Sempre sul piano qualitativo dei poveri ‘torinesi’ si segnalano situazioni di disagio psichico e psicologico che gravano sugli adulti ma anche sui bambini: «registriamo situazioni di disagio nei piccoli che nascono da situazioni famigliari molto complesse legate alla disoccupazione dei genitori, a rapporti affettivi deteriorati. Piccoli disturbi che se non seguiti possono degenerare. Anche la scarsa qualità del cibo che molti nuclei consumano rischia di causare problemi alla crescita dei ragazzi e quindi alla salute futura di tanti ed è per questo che una via di sotegno che cerchiamo di attivare e sostenre come Caritas è quella di fornire cibi freschi».
Al volto giovane della povertà su scala nazionale, Torino aggiunge il peggioramento delle condizioni degli anziani. «Da noi aumentano gli ultrasttantacinquenni che hanno bisogno di sostegno anche per l’ordinario: il cibo, le spese mediche, le spese per l’abitazione».

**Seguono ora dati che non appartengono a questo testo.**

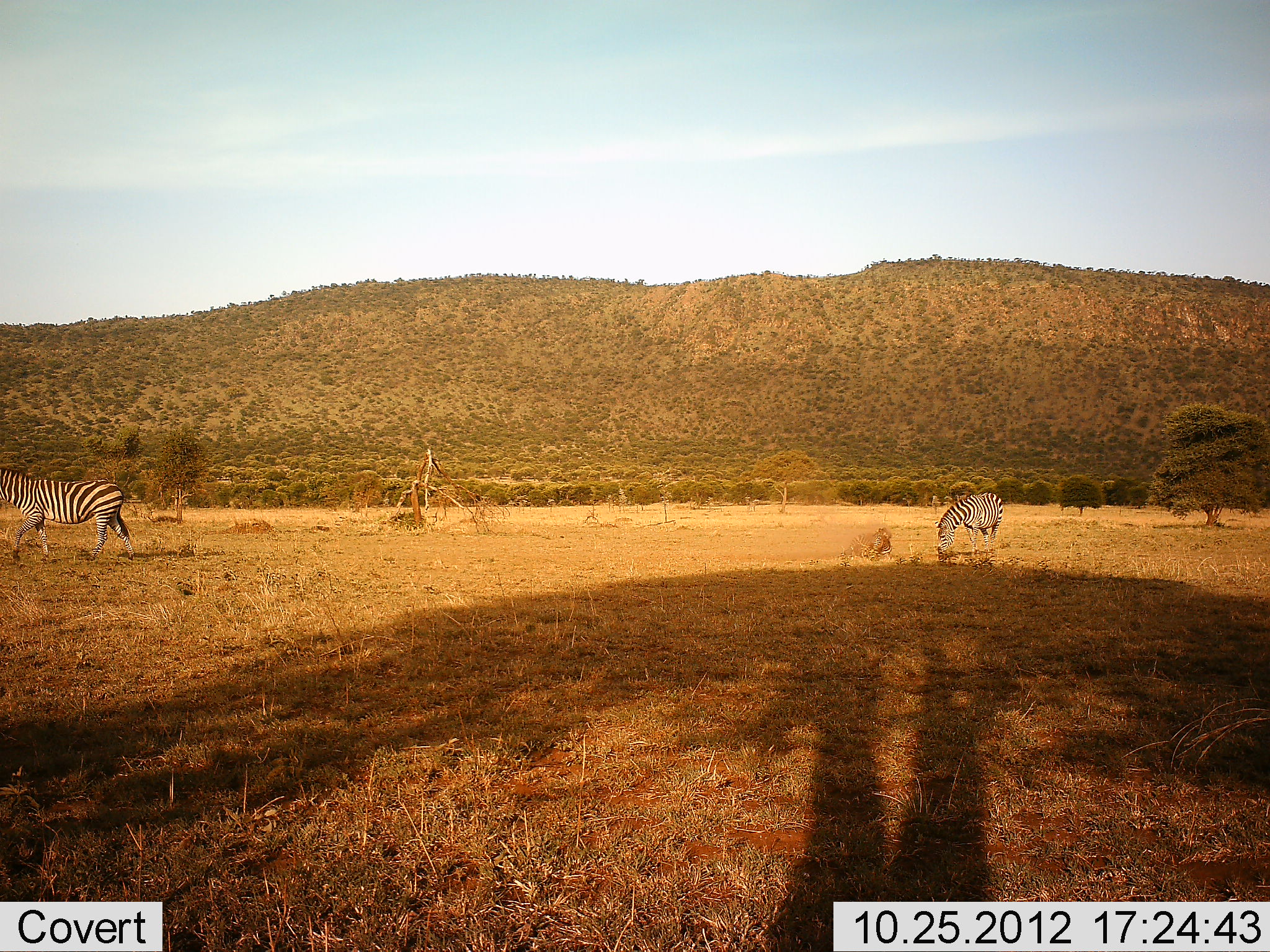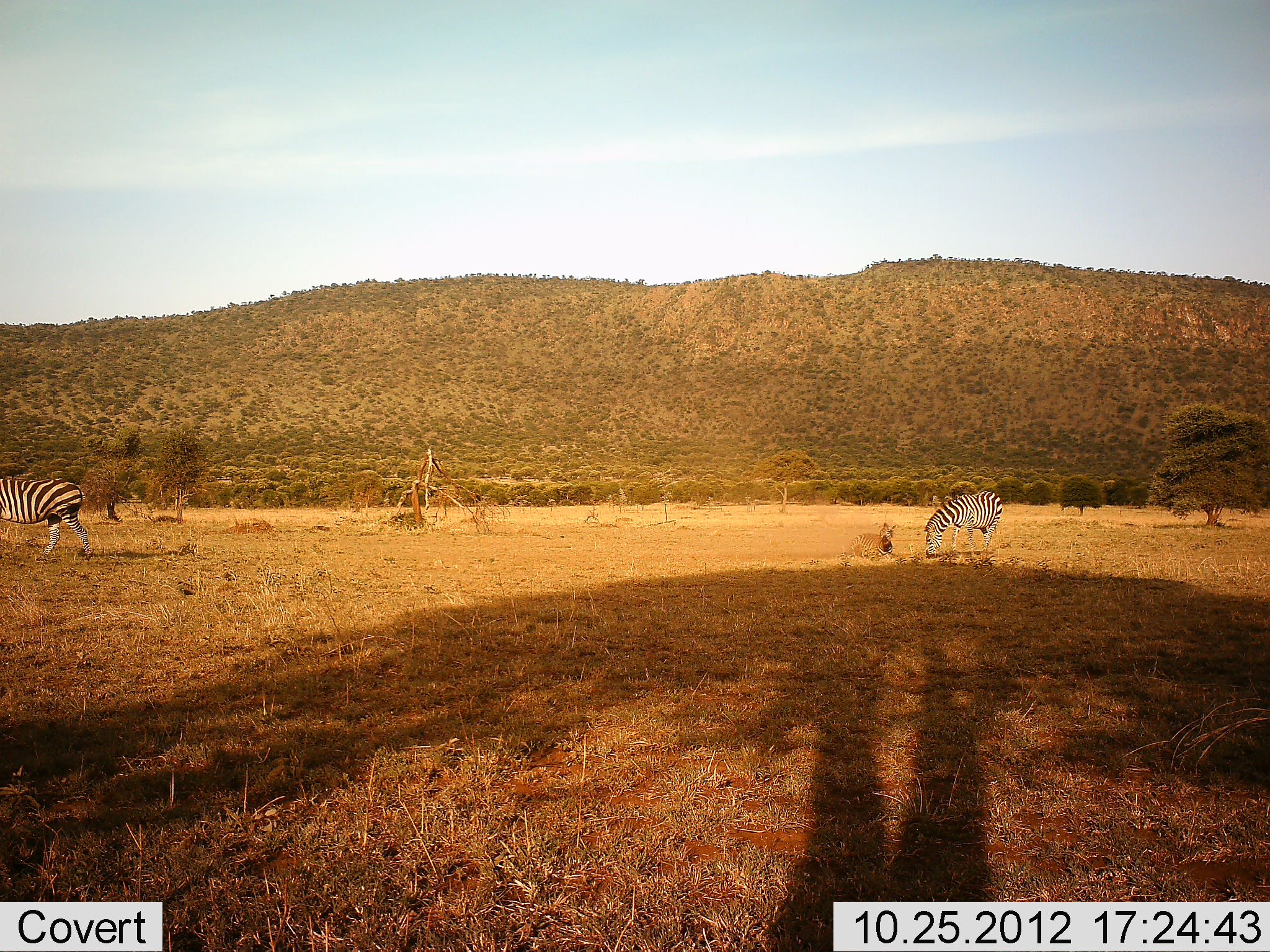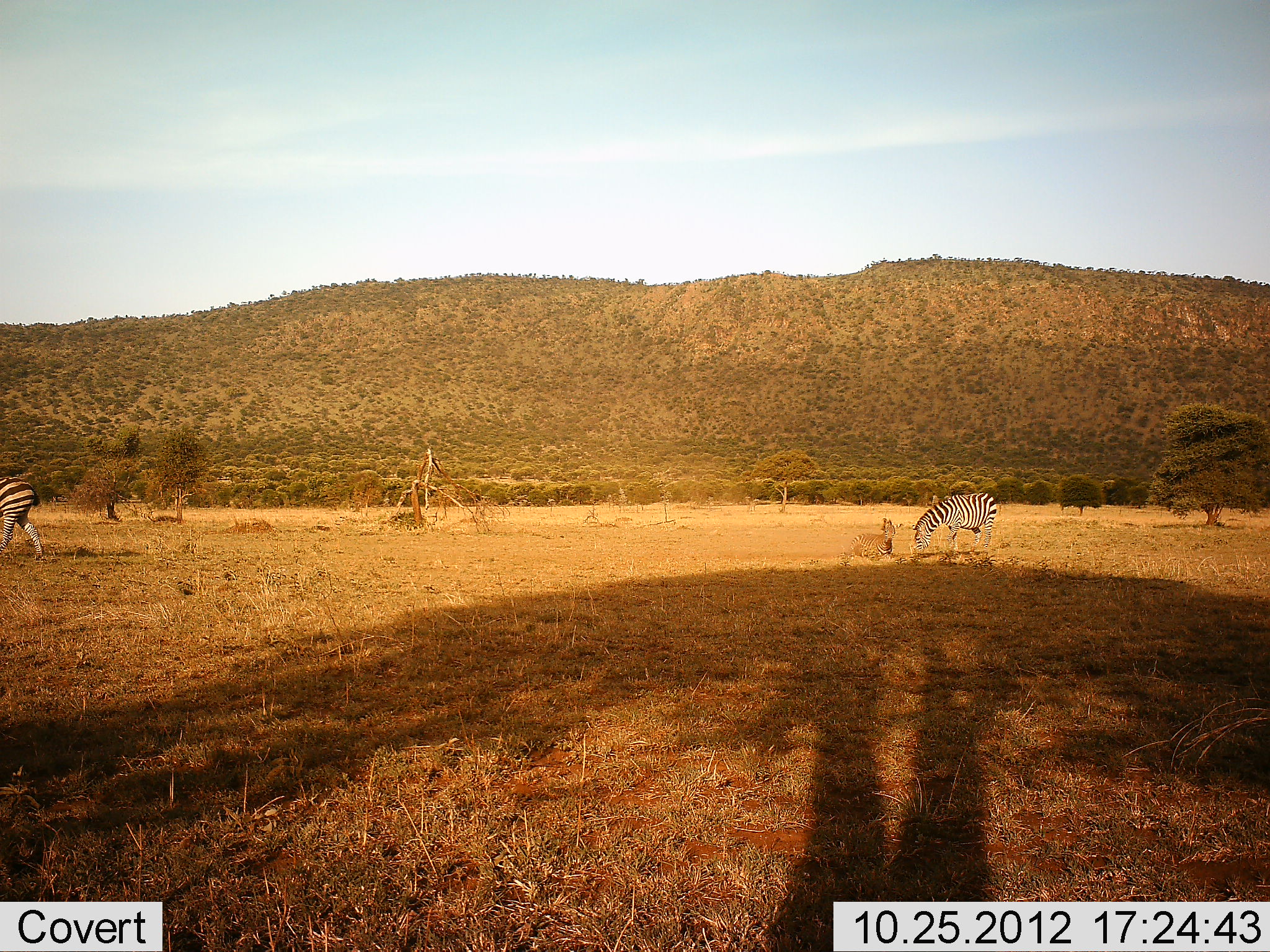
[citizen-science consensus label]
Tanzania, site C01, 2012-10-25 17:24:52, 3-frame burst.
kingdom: Animalia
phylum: Chordata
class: Mammalia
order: Perissodactyla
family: Equidae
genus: Equus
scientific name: Equus quagga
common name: plains zebra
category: zebra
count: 2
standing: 14%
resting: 36%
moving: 86%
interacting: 0%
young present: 21%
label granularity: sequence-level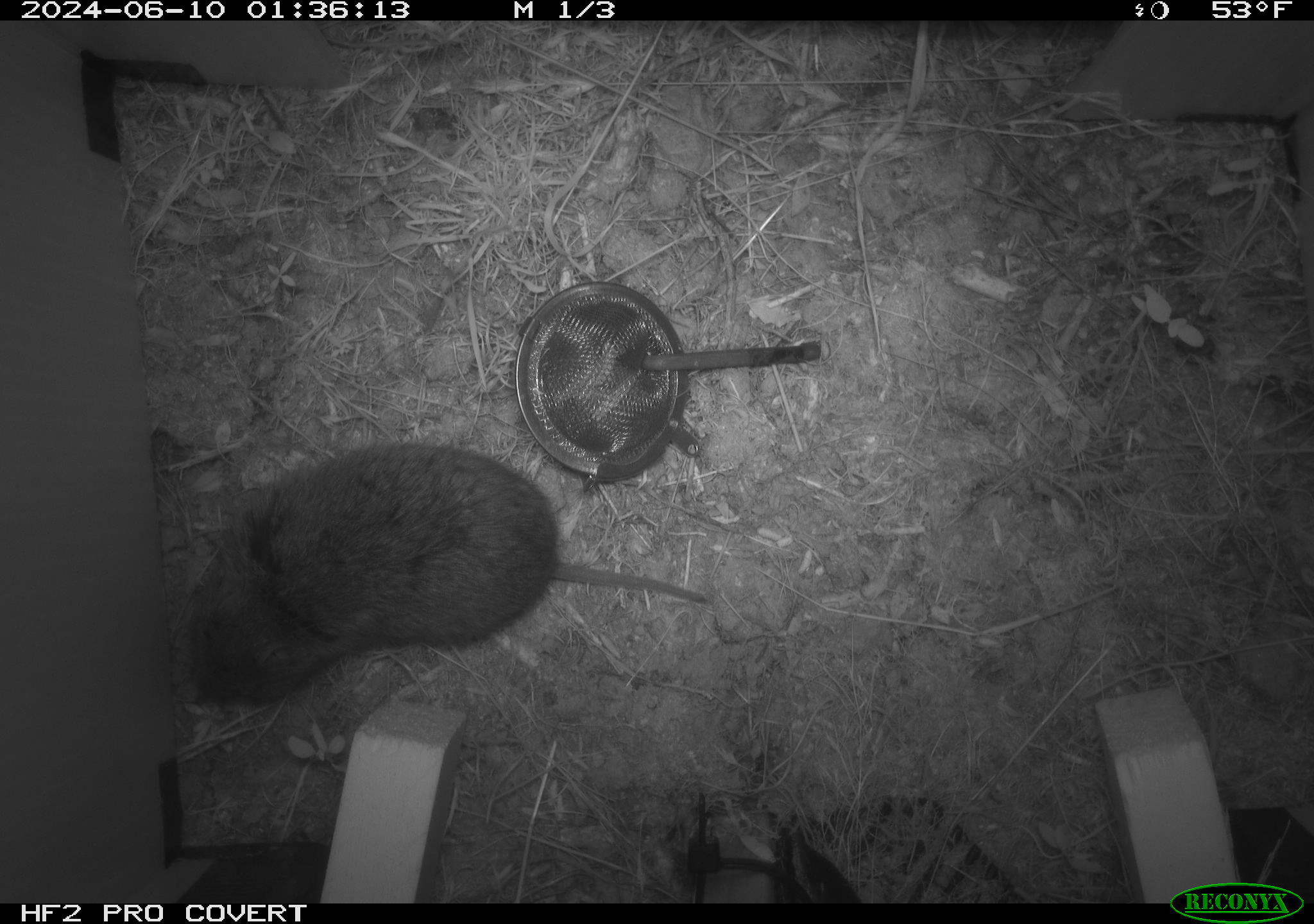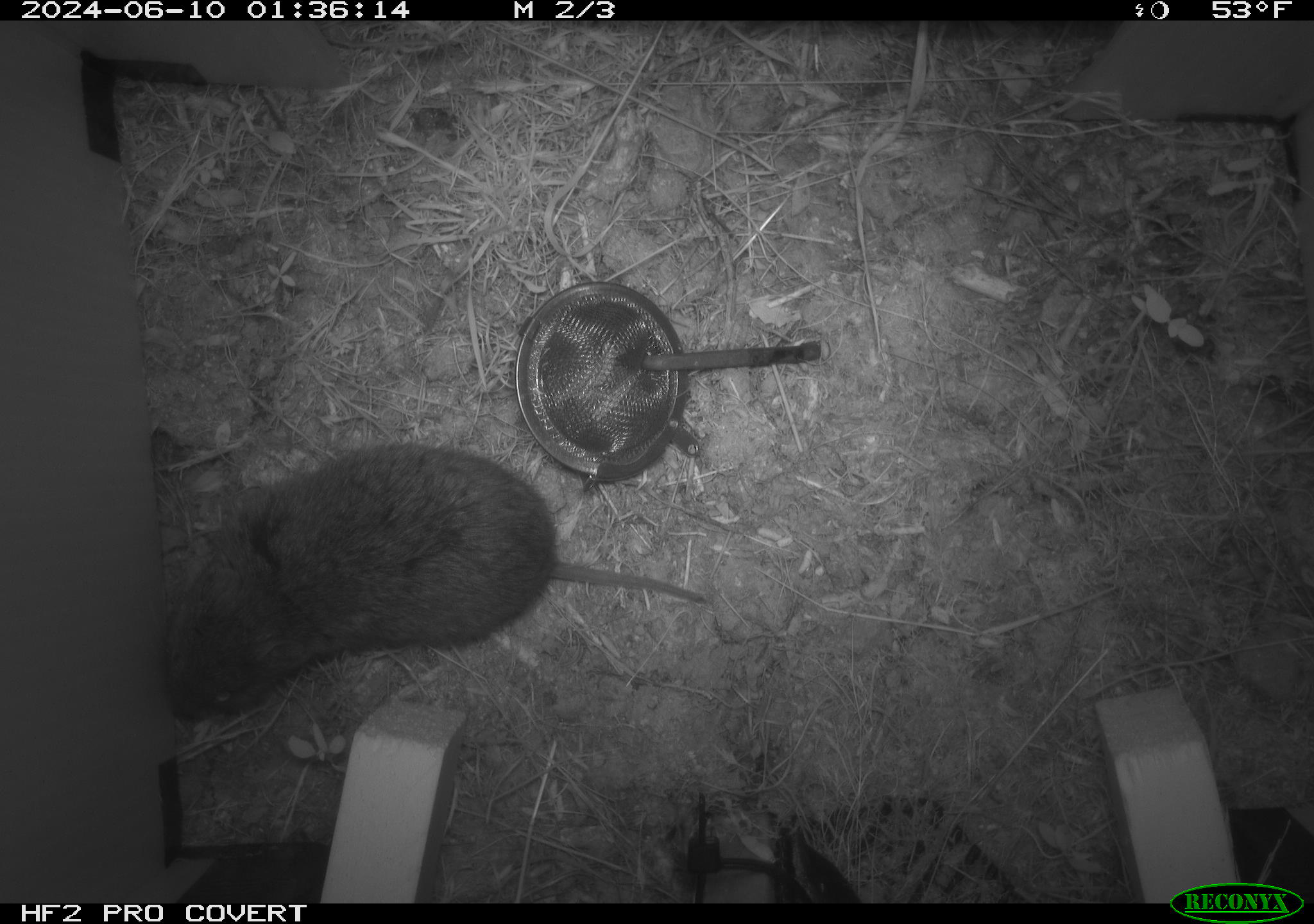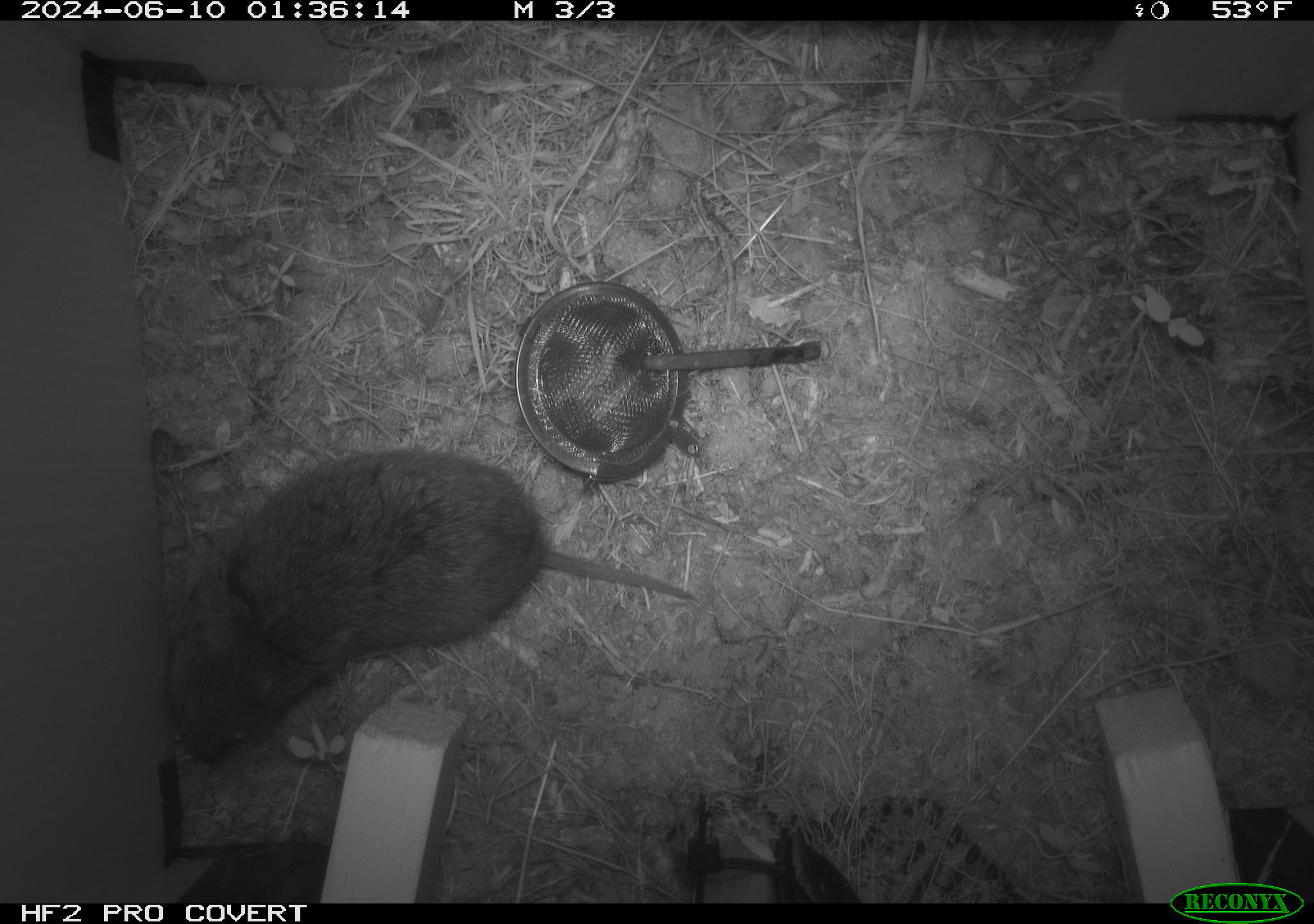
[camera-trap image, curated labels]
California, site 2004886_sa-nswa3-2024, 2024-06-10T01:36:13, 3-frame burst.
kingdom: Animalia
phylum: Chordata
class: Mammalia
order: Rodentia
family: Cricetidae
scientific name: Arvicolinae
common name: voles, lemmings, and muskrats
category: arvicolinae subfamily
Arvicolinae subfamily (voles, lemmings, and muskrats) (Arvicolinae).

«Se il rapporto parla di poveri ‘in attesa’», conclude Dovis, «non bisogna infine dimenticare proprio quell’atteggiamento disfattista che caratterizza i poveri oggi: sono davvero rassegnati e anche quando riusciamo a offrire qualche opportunità di lavoro ci rendiamo conto di come la loro visione della vita resti spesso negativa, non hanno più entusiasmo e sono profondamente soli. Si pensa che la solitudine sia una scelta, il frutto della vergogna, del senso di colpa, invece è spesso dovuta alla perdita di capacità di mettersi in relazione a quello scivolare nell’invisibilità che fa solo maturare tensioni interiori profonde». Tensioni che possono scoppiare ma che proprio grazie al continuo ascolto e impegno delle Caritas possono anche risolversi e consentire una ripresa: nel 2017 secondo il rapporto sono stati realizzati 2 milioni e 600 mila interventi d’aiuto.